So to join in with the chain-reaction that is Robert Scoble being wiped off the Facebook of the Earth.
Disclaimer: First off, I’m on Scoble’s side, though I am prepared to see that there are two sides, and consider that there is a justification that I haven’t thought of. I’m on the fence, but my legs are both on the Scoble side. 🙂
As you may know, he was banned for running a script that would pull his social graph from Facebook, which apparently is a violation of their terms of service. While it may be a violation of TOS, those TOS are fundamentally broken. Despite this, it’s become a topic of much debate, and I can see why it’s a difficult one to judge.
While I’d personally like to be able to pull my data from Facebook whenever I like, I can see a few reasons they might use to justify their TOS (these aren’t my justifications, just possible reasons/excuses for the TOS):
- They don’t want millions of people killing their servers with scripts
Okay fair enough. But the easy way round this would be if the provide/brought back an export facility that does the export on their terms.
- They reckon they’re protecting your friends’ data by not allowing scraping
Your friends are entrusting you with their data, to do with as you wish. So what if Facebook is the medium they choose to provide it to you with? It’s your social graph, and you can still get it via the website, so what difference does scraping it make?
- Some kind of state law (same as 2?)
I can’t comment here, I’m not a lawman, but I suppose there’s a legal thing somewhere, maybe to do with corporate liability insurance or something?
- They want to lock you into their platform and make it hard to go to the competition
Well this is the most likely reason for it, but surely disabling your account is cutting their nose off to spite their face?
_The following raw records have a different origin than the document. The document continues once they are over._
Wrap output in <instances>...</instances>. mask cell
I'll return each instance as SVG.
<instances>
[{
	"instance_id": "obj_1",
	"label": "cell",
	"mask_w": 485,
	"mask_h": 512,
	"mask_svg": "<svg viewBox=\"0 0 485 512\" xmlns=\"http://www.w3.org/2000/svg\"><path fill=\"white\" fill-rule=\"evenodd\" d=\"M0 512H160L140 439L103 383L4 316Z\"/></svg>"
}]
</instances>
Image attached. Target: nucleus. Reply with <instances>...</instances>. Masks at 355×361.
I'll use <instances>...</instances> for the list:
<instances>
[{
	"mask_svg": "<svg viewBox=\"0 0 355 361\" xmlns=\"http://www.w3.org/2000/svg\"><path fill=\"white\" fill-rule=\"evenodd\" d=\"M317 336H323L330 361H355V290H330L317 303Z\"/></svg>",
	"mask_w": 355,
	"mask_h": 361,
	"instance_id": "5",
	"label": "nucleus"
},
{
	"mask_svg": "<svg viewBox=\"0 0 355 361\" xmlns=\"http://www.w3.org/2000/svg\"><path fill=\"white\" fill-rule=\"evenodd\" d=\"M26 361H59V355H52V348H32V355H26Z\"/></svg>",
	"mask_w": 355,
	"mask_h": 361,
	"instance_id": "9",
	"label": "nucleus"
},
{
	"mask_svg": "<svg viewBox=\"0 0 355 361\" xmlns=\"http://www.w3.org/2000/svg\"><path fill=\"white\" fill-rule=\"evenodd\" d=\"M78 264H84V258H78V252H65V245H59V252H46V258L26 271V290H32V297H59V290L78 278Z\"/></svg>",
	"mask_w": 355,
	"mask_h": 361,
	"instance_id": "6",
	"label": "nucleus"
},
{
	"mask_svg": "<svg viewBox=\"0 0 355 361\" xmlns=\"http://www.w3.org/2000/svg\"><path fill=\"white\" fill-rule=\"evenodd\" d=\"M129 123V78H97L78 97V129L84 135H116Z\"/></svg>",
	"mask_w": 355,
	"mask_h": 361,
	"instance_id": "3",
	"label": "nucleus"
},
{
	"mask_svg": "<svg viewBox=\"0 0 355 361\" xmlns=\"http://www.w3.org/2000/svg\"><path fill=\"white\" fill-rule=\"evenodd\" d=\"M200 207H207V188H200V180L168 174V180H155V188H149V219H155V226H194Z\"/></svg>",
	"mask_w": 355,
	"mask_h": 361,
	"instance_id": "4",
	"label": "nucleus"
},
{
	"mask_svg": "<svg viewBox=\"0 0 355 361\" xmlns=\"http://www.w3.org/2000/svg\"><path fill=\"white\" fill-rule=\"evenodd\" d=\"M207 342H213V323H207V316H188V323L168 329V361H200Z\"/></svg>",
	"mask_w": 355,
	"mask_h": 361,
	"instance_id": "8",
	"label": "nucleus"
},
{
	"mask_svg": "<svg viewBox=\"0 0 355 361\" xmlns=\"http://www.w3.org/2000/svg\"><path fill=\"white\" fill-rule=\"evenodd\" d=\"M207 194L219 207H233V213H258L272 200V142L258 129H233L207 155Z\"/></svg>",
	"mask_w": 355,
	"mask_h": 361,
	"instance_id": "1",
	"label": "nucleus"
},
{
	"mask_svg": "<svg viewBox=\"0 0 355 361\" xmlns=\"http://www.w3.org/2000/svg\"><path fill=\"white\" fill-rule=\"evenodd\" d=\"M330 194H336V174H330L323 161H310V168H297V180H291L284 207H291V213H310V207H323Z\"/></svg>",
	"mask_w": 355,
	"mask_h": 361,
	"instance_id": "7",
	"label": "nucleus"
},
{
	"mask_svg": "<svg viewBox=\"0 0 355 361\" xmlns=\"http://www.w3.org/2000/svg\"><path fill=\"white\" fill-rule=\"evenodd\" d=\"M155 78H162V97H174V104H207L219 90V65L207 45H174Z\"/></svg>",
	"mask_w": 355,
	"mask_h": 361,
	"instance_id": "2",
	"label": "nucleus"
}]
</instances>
Disallow the behaviour, tell the user it’s a problem, disable the account and let them know what’s happened, and get back to them when they explain what was going on. If it was a malicious script the user didn’t know about, that’s great, otherwise, let them get on with it.
I commented on Scoble’s blog with the following:
Hope they get you back on. It’s a hard one this, deciding who owns the data. Technically your friends own their data, but on the other hand they’ve trusted you to have it. The only reason Facebook don’t have an export function is probably a competition/lock-in thing. Maybe they’re also worried about denial-of-service as a result of people running scripts?
Heck, even Gmail has an open API for getting contacts from it.
Only to get this reply:
@NeilBarnwell – It’s not hard at all, *you* own your own social graph. It’s not so much the people or even data about them that makes it special its the relationship between them thats special, and again, yours.
I think I understand the point, but I don’t think I stated mine well enough in the first place. My point is that Facebook might have thought they were protecting data or the responsiveness of their service, and just didn’t explain it or deal with it very well.
Facebook aren’t going to go under just yet, but things like this, which are getting so much press, will be damaging to their already tarnishing reputation.
Oh, and the term “Scobled” isn’t mine, I saw in the comments on Scoble’s blog:
I’m coining a new term: Scobled
As in “you’ve been scobled dude”: terminated, waxed, disabled, vaporized, eliminated, banned abruptly and without warning.